Steinlauf started his career in 1988 as a college draft consultant, eventually working with a handful of NBA teams to chart Playoff games, including for the 1995 NBA Champion Houston Rockets.
But Steinlauf grew frustrated of his inability to keep track of the entire League on a daily basis. He began searching for a way to transform his scouting skills to a mainstream method of evaluating NBA players—and one that fans and teams alike could understand.
Total Player Value was birthed prior to the ‘08-09 season, when Steinlauf ranked players on a 1-100 scale, LeBron leading the League with a 98 grade and the worst players ranking as ones, twos and threes. But after one season, Steinlauf knew something had to change.

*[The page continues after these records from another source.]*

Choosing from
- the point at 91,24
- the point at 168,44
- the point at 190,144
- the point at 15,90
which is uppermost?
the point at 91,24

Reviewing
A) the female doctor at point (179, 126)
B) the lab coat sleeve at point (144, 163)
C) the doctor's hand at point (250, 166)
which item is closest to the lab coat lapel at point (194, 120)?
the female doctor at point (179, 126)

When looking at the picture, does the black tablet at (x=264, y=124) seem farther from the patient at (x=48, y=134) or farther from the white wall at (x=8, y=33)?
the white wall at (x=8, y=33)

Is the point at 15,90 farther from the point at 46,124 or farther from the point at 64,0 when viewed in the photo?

“I liked scale, but it hit me that it would be far more interesting to fans, and more valuable to teams, to translate those grades into salaries,” he said. “My natural instinct told me this would be a more catchy version.”
Steinlauf says fans can enjoy TPV for a daily pro hoops digest that is “easier than reading a box score,” and hopes eventually to bring his valuations to an NBA team’s front office. “I believe I can help save an owner money and help him improve his team.”